Nothing but the images should be left out when the entries are restated word for word.

»»

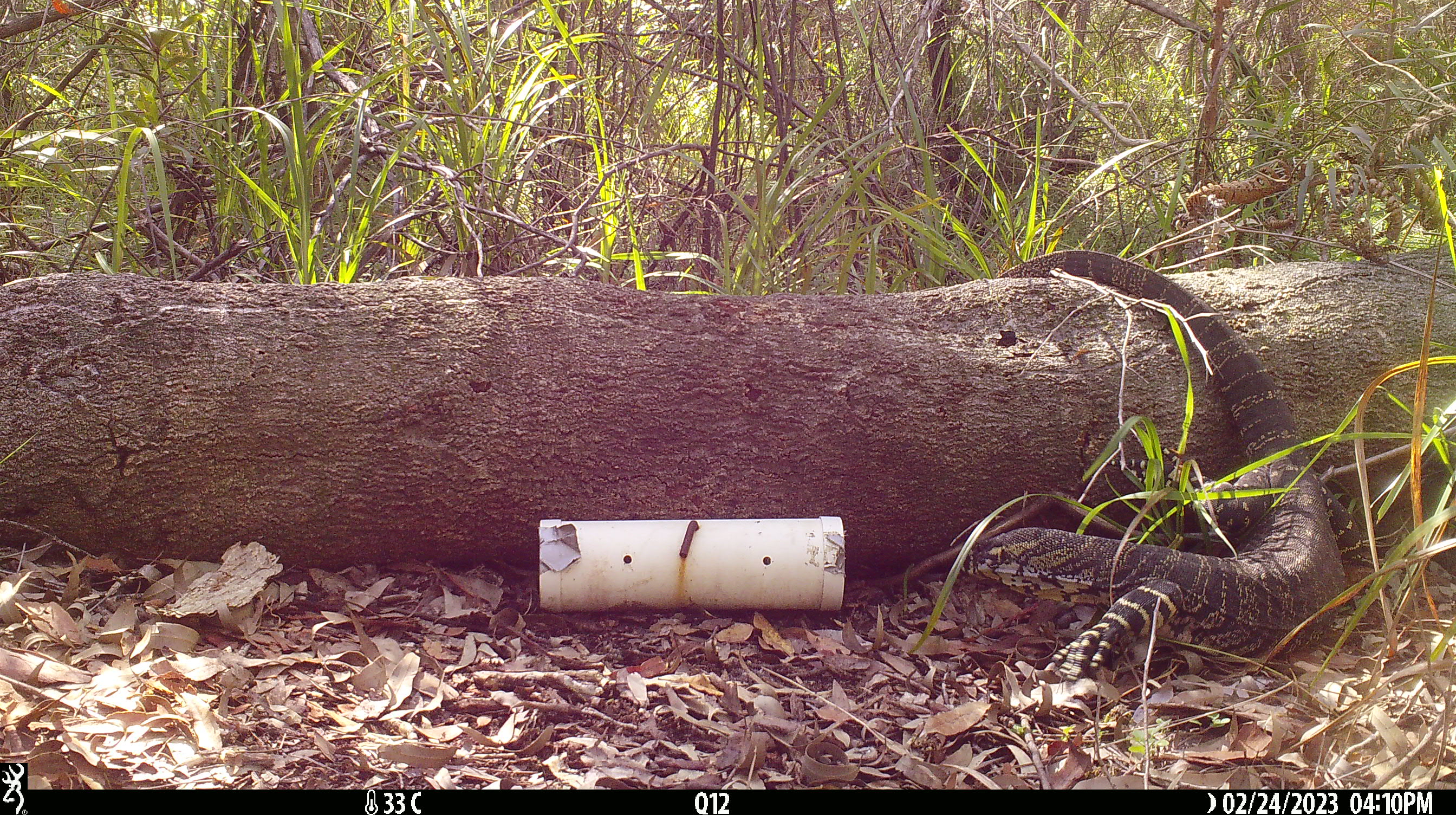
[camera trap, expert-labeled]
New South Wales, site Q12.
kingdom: Animalia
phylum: Chordata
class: Reptilia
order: Squamata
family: Varanidae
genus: Varanus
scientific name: Varanus varius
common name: lace monitor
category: goanna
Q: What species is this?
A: Goanna (lace monitor) (Varanus varius).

««

* Problem solution *
[camera trap, expert-labeled]
New South Wales, site Q12.
kingdom: Animalia
phylum: Chordata
class: Reptilia
order: Squamata
family: Varanidae
genus: Varanus
scientific name: Varanus varius
common name: lace monitor
category: goanna
Q: What species is this?
A: Goanna (lace monitor) (Varanus varius).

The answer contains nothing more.